**QUOTED PASSAGE**
>>>>>

After 20 years, the globally optimal Boggle board - https://news.ycombinator.com/item?id=43774702 - April 2025 (23 comments)

How did that spend only 6 hours on HN's frontpage? I'm gonna email danvk right now

robinhouston · 6h ago
Thanks. What's particularly embarrassing is that I found that submission this morning, and read the comments on it, and then somehow forgot about its existence until you reminded me of it just now.
jonplackett · 6h ago
Thank you. I felt something must have been seriously wrong in the world that the FT knew this before any HN contributor.
noitpmeder · 4h ago
The author himself was the original submitter.
cgreerrun · 7h ago
> The code is a mixture of C++ for performance-critical parts and Python for everything else. They’re glued together using pybind11, which I’m a big fan of.

Nice, I'm a big fan of this combo! Hits the right balance of prototype speed plus performance.

jebarker · 3h ago
> "As far as I can tell, I’m the only person who is actually interested in this problem"

I think this is a really interesting problem but I have to admit that if I'd heard it stated I would have guessed the answer was already known. I love the persistence on display here in spite of it being a "low status" problem. Reminds me of the recent discovery of a new largest (Mersenne?) prime, just someone getting nerd sniped and willing to spend their time and money.

<<<<<

**Excerpts from a spatial dataset**
>>>>>

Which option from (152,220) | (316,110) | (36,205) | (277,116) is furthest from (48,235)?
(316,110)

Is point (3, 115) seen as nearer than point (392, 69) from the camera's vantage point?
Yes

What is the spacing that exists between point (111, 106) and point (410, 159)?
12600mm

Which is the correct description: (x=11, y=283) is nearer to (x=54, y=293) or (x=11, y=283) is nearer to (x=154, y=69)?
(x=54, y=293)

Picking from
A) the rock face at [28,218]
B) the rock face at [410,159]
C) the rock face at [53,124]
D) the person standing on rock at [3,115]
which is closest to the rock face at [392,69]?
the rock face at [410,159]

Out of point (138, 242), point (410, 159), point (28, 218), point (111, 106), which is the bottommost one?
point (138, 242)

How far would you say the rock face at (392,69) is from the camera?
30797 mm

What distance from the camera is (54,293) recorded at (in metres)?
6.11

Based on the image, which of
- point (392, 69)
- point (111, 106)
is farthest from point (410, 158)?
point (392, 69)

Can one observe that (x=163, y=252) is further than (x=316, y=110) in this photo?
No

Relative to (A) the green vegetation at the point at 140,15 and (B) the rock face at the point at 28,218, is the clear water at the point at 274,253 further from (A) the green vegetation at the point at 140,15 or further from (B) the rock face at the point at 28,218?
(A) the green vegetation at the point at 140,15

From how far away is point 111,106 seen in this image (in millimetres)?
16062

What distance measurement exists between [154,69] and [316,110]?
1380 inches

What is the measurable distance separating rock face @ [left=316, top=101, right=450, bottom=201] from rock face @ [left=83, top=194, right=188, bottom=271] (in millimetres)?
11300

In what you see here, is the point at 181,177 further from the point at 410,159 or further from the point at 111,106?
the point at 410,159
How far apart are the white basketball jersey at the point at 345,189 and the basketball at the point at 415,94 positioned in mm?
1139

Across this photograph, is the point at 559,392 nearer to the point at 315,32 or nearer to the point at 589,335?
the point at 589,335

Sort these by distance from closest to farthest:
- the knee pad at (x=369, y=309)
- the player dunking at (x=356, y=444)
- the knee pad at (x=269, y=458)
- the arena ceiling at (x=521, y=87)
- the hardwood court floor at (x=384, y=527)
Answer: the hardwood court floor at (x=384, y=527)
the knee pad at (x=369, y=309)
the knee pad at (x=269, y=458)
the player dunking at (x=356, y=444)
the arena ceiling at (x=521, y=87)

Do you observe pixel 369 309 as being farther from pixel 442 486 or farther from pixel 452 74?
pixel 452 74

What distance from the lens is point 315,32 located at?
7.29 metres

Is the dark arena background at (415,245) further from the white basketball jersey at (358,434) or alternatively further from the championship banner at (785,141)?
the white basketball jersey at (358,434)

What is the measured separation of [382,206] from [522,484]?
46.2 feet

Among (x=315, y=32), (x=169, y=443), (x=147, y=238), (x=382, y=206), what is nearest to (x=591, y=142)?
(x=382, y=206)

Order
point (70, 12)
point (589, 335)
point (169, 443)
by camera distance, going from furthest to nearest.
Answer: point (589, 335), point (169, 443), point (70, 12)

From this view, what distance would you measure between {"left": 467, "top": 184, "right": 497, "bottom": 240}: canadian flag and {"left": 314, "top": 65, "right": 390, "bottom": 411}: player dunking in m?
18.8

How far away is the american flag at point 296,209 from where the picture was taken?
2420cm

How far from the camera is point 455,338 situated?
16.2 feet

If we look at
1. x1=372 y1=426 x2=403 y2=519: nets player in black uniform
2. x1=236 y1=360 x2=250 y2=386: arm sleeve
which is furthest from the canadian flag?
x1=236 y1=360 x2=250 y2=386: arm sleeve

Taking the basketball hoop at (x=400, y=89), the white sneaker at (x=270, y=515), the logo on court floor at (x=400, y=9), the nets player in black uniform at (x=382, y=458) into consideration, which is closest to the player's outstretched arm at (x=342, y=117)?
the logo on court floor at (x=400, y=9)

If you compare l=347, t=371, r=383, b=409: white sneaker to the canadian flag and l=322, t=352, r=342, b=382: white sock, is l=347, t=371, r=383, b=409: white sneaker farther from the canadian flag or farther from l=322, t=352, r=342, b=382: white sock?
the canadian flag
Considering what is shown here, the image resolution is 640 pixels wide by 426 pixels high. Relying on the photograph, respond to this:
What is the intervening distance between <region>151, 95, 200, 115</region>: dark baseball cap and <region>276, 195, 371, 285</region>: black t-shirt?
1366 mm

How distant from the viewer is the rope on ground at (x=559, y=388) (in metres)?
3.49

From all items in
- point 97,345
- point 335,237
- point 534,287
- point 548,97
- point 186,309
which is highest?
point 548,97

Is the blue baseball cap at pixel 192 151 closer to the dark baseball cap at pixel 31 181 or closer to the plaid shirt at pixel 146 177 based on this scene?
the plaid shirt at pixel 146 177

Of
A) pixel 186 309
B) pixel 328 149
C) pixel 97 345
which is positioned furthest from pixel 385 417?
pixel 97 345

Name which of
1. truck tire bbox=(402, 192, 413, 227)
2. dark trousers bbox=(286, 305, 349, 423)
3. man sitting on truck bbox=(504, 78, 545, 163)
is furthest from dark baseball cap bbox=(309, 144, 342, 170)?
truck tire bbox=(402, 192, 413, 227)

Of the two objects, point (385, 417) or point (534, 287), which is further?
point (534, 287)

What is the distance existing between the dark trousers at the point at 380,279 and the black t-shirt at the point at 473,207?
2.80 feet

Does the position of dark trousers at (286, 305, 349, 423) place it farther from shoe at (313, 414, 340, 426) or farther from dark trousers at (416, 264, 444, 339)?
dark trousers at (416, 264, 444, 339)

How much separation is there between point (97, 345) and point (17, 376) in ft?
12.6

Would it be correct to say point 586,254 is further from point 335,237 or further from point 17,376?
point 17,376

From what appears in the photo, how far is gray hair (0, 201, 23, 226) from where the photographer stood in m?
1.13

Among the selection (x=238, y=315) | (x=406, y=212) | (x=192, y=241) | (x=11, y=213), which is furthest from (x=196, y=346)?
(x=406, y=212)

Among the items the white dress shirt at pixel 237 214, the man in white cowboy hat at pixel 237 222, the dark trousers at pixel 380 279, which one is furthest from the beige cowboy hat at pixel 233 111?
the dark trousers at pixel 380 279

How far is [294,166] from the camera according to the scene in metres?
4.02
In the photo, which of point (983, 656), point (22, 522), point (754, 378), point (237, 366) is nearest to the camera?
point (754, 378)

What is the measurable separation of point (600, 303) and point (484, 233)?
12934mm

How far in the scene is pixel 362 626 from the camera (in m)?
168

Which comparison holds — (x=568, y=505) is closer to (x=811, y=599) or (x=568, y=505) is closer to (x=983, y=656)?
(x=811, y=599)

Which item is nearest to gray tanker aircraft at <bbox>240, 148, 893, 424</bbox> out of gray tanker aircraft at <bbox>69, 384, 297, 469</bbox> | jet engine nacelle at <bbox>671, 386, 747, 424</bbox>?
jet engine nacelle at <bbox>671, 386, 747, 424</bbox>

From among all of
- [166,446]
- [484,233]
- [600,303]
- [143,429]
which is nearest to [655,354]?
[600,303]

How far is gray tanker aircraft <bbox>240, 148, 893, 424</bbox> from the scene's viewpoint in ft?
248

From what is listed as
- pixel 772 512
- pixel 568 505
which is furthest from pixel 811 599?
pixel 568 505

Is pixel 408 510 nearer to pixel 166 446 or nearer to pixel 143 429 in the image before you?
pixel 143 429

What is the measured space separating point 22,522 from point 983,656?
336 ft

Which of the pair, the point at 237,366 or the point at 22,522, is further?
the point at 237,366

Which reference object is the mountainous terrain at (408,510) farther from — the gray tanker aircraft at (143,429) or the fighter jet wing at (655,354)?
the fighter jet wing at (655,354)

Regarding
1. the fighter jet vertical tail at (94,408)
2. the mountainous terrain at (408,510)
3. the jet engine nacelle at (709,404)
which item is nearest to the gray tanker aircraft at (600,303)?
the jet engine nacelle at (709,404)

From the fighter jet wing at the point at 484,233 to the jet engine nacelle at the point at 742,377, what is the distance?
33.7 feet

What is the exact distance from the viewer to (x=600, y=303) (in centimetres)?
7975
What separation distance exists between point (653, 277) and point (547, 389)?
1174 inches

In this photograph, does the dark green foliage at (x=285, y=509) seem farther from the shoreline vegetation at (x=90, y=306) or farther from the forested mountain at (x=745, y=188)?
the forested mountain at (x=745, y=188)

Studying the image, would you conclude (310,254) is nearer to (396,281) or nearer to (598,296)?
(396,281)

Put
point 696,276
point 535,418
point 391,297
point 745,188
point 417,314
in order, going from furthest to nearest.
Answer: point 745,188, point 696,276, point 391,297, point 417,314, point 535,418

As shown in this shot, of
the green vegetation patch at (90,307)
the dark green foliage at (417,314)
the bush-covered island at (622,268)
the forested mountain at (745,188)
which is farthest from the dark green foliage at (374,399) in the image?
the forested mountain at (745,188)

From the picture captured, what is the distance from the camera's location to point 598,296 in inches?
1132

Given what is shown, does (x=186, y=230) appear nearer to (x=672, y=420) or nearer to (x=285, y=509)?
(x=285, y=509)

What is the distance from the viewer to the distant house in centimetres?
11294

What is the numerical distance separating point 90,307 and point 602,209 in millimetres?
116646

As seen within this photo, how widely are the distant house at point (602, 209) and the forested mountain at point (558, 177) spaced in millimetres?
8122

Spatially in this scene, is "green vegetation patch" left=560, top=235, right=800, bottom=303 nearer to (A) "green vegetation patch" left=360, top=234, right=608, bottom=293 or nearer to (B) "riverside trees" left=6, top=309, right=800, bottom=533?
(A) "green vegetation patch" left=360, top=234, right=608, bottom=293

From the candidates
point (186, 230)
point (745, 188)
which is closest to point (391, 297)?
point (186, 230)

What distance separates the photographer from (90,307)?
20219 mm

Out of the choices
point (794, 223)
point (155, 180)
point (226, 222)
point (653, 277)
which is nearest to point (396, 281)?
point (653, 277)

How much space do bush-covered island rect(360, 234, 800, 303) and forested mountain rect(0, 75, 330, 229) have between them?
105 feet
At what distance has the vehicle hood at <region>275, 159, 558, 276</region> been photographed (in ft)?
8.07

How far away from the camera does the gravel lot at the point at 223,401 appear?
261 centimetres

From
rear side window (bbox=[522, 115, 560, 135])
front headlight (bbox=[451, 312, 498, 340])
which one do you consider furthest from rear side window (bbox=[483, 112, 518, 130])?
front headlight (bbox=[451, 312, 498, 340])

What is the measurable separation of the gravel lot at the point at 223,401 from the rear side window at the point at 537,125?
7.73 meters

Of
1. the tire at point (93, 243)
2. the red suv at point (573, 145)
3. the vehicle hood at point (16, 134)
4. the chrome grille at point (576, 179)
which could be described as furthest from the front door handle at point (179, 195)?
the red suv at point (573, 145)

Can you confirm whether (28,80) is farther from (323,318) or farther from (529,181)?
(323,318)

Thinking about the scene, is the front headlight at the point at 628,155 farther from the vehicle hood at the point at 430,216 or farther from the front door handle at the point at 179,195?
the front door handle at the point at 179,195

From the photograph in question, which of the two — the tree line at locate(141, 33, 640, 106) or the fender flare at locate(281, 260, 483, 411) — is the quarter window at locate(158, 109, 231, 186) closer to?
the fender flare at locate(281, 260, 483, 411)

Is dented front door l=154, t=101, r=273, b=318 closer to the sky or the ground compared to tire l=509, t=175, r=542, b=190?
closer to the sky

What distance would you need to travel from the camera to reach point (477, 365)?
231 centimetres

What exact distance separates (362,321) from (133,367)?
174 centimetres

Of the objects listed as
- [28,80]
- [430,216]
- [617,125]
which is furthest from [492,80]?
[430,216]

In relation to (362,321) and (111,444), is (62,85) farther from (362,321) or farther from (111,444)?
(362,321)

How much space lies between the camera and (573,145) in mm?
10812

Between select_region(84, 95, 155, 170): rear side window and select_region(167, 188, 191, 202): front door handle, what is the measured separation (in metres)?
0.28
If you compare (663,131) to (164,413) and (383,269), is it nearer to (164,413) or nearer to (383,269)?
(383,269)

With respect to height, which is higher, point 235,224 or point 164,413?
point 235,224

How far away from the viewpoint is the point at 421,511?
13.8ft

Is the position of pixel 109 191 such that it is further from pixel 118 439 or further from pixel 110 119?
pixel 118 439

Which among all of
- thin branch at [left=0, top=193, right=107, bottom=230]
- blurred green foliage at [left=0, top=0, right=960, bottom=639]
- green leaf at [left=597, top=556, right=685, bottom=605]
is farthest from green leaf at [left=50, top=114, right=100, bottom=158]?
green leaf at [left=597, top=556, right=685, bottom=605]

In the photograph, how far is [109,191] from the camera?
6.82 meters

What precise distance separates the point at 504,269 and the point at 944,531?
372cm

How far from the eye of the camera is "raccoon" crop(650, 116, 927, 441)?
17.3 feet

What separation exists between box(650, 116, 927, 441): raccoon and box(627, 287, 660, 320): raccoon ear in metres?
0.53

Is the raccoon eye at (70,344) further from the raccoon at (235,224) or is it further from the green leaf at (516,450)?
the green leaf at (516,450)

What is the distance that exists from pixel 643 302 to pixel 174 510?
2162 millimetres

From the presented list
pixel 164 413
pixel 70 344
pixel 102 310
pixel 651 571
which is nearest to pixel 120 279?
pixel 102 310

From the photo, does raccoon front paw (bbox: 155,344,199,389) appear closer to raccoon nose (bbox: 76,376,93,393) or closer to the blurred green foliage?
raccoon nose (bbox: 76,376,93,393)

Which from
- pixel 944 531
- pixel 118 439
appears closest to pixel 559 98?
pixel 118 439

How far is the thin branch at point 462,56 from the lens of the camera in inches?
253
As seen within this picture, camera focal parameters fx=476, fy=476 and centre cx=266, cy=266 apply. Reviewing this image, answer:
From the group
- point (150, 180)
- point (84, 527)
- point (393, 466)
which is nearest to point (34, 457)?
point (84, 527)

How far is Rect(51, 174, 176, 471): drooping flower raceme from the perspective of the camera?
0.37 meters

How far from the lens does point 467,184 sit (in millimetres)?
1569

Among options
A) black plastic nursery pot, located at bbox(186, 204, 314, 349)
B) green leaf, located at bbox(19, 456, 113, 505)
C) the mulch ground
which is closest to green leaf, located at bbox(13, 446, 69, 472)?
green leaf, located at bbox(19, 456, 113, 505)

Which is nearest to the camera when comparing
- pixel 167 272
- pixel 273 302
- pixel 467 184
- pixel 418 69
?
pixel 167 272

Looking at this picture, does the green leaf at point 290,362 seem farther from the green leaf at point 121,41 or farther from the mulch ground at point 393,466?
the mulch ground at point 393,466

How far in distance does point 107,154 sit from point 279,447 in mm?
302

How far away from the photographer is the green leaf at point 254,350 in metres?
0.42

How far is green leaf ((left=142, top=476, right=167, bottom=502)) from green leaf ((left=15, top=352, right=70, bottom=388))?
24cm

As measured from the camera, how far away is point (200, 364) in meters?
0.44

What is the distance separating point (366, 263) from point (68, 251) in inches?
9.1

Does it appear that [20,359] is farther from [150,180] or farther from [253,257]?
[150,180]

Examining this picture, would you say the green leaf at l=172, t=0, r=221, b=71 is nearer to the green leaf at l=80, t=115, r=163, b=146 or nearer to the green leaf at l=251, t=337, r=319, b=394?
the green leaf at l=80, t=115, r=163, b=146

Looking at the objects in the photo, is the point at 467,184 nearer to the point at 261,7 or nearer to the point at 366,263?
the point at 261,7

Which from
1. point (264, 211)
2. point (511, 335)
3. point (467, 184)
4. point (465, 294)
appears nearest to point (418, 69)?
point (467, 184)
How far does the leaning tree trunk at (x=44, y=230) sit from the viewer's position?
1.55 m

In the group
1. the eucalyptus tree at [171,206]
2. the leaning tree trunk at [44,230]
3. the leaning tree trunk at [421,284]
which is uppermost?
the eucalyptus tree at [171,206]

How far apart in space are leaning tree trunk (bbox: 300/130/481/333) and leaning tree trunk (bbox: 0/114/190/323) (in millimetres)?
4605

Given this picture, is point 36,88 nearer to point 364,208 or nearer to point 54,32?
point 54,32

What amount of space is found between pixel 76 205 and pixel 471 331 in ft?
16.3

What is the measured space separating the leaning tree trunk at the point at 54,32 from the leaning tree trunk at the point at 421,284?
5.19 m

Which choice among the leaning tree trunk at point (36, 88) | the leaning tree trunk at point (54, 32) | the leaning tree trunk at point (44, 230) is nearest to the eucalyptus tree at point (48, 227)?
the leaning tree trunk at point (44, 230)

<<<<<

**TASK DIRECTIONS**
Resume the comment thread on the globally optimal Boggle board, adding the next comments after the last one shown.

**TASK RESPONSE**
sphars · 2h ago
> The problem is hard because examining every possible Boggle board is unfeasible. There are something like a 20-digit number of them and scoring every one — even at Vanderkam’s pacy 200,000 boards a second — would take 800mn years.

> It took 23,000 CPU hours on a high-end 192-core machine in the cloud — time worth about $1,200, across five human days.

Pardon the pun but the sheer amount of possible boards is mind boggling. Impressive how he managed to cut it down by magnitudes.

everyone · 6h ago
I love scrabble and boggle, but to me there is tension between just playing for points according to a certain set of rules, and playing to form nice satisfying words.. eg. in scrabble you could use all sorts of bullshit scrabble words that are in SOWPODS like "za" and "qi", but imo its sort of undignified and cheesy to do so.
npteljes · 3h ago
This is the same thing I realized when being a "game master" of the shooter matches we used to hold on my previous project. The end goal of that play was fun, not to determine who has the most technical skill. After realizing this in my head, and also implementing it as additional rules for the game, the game sessions became much more enjoyable for everyone, participation, enjoyment, and desire to return for another session was through the roof.

That said, both kinds of play has its place, in my life at least. Staying on the topic of shooters, when I play online in ranked, it's all out for me, and I enjoy that as well, in a different way. But when playing with my wife, it's never all out, always friendly.

throwaway81523 · 4h ago
Like this person, I also remembered the Notre Dame Scrabble Team fight song. I found this post by web search on the words.

https://mudcat.org/thread.cfm?threadid=45390#671943

Added: I think s/he got some of the words slightly wrong!

pretzellogician · 6h ago
I used to agree with you. But there's a slippery slope. At what point is a word "bullshit"? What if you simply have a better vocabulary than other players?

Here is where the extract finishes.